Any email or phone protection you applied would have to be applied at both ends. If you use disposable SIM cards then they will still have access to your call if the person you call doesn't take the same precautions their end. Same with Email...Disposable email addresses are pointless unless your contacts use them.
Safest options: (1) Learn to live without human contact in a cave. (2)Wear a tinfoil hat and hope it all goes away.
The latter half of your message indicates option 2 is best in this case Jenova20 (email) 09:14, 11 June 2013 (UTC)[reply]
Don't worry, I'm not that paranoid...but will tor work or vpn? 118.136.5.235 (talk) 10:49, 11 June 2013 (UTC)[reply]
Probably just asking the question is enough to get the CIA agents in Jakarta interested! -- Q Chris (talk) 11:07, 11 June 2013 (UTC)[reply]
The leaker of our information on PRISM made claims that if these Men In Black were really interested in you then they would bug your computer. If that's the case - then Tor will be useless to help.
The safest option is to keep your secrets in your head. Written or computerised records are easier to find.
Thanks Jenova20 (email) 11:09, 11 June 2013 (UTC)[reply]
The people they really should chase are the terrorists who send coded messages to each other using edits that look like vandalism on Wikipedia. Other coded messages are sent to groups of them in spam messages so there's no way of knowing which recipient is an actual member. If these miscreants were taken out by drones I'm sure we'd all be very grateful to the security services. ;-) Dmcq (talk) 18:30, 11 June 2013 (UTC)[reply]
I'm going to stick with option 2. ;) --Yellow1996 (talk) 01:24, 12 June 2013 (UTC)[reply]
Well this question got a virtual non answer. It's also a virtual non question, so not a problem. But so far very few people without clearance are talking about it. What's most alarming is that these programs violate what were the assumed limits of what was otherwise understood to be an extensive spying asparagusapparatus. It does nobody any favors to have glib one-off answers like Jenova's here. If you don't need privacy then leave the bathroom door open, to your stall, in the airport. Shadowjams (talk) 11:44, 12 June 2013 (UTC)[reply]
Eh? This whole thing is of limited verifiable information. So if you have some better advice for what PRISM is actually for and doing then you should give it to the OP instead of just standing at the sidelines criticising others. One-off answers about unlocked bathroom doors and airport stalls do no one any good. Thanks Jenova20 (email) 13:46, 12 June 2013 (UTC)[reply]
We can't really answer the question with what's publicly known right now; it's all just speculation about how extensive the program and others like it are. Maybe more will emerge in time. Shadowjams (talk) 04:00, 13 June 2013 (UTC)[reply]

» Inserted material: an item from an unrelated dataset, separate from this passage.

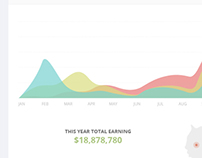 Bucket Admin Earning Graph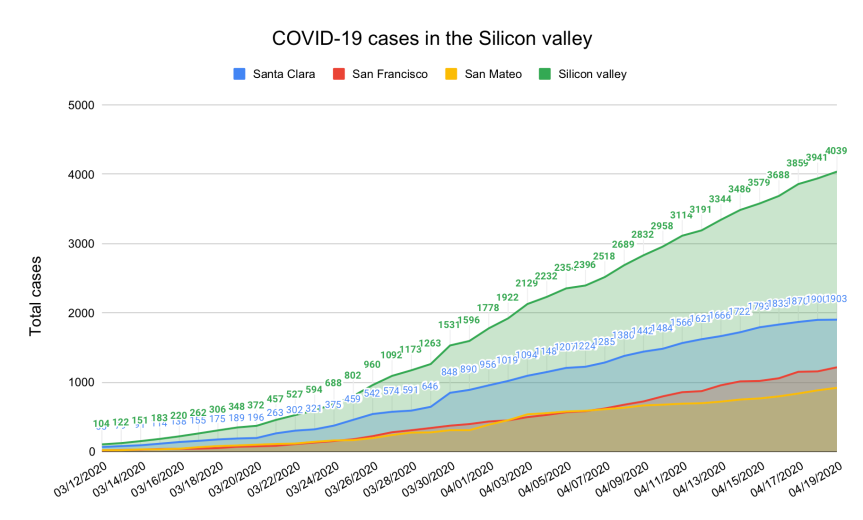 Tracking COVID-19 in the Silicon valley and SF Bay Area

C++ bignum library in Quincy[edit]

I try to use the arbitrary precision math library from http://www.hvks.com/Numerical/arbitrary_precision.html in Quincy (see http://www.codecutter.net/tools/quincy/). I have written the following code to test the library:

#include <iprecision> #include <iostream> using namespace std; int main() { int_precision i1(1); int_precision i2(4); int_precision i3; i3=i1+i2; cout << "i3 is " << i3 << endl; return 0; }

However, this does not compile. It seems that the iprecision library is not found. Any ideas how that could be resolved? What confuses me the most is that in Quincy I can specify the path of includes and libraries via Tools/Options. I placed the iprecision.h file in the include folder, where also some other header files distributed with Quincy are located, and that is the folder specified as the location of the includes in the options. Any ideas how I could get that library to work in Quincy? -- Toshio Yamaguchi 12:22, 11 June 2013 (UTC)[reply]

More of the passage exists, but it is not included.